- Data extracts

--------------------

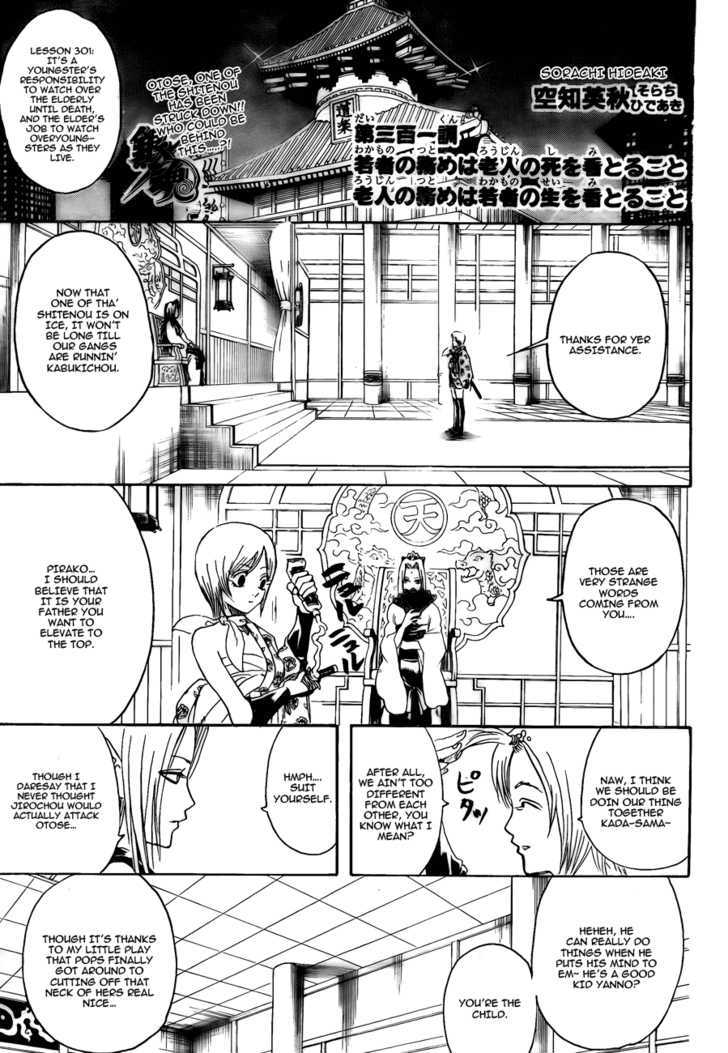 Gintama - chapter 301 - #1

--------------------

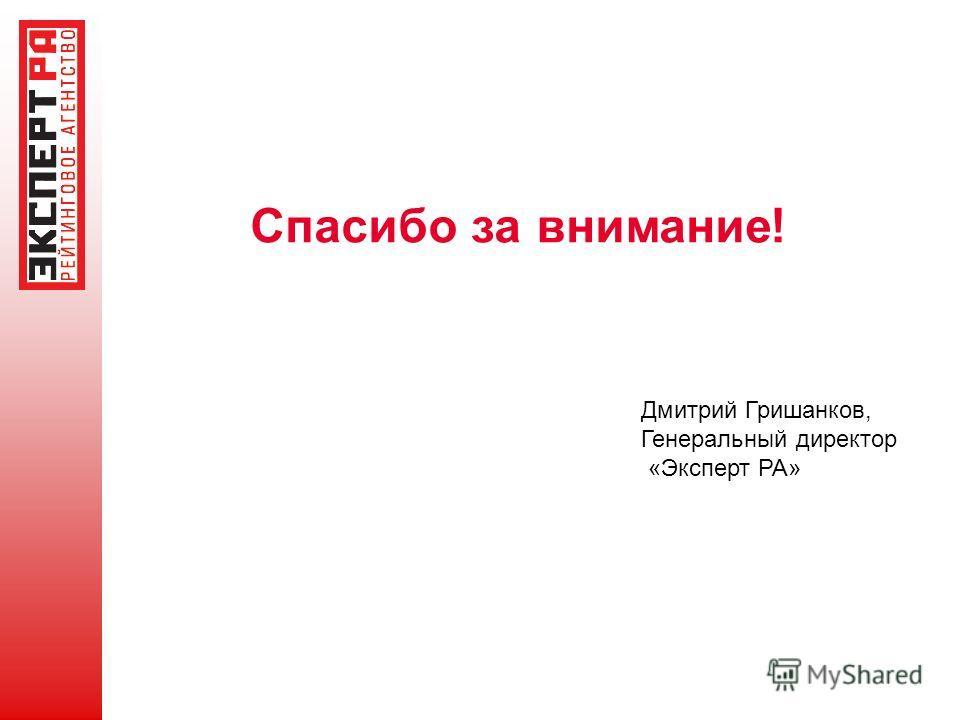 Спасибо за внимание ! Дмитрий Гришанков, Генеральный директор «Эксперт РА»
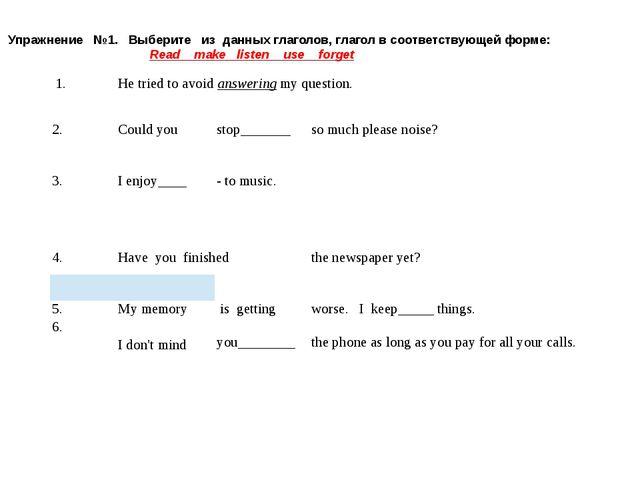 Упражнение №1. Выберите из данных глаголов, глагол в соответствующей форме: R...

--------------------

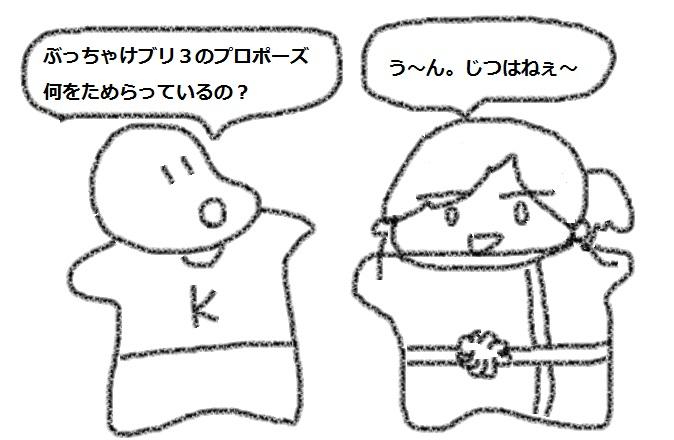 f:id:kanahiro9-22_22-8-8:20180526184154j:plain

--------------------

- To do
Without the pictures, set down the lines above from the line with "Спасибо за внимание" up to and including the line with "Упражнение №1. Выберите" exactly as they stand.

- Output
 Спасибо за внимание ! Дмитрий Гришанков, Генеральный директор «Эксперт РА»
 Упражнение №1. Выберите из данных глаголов, глагол в соответствующей форме: R...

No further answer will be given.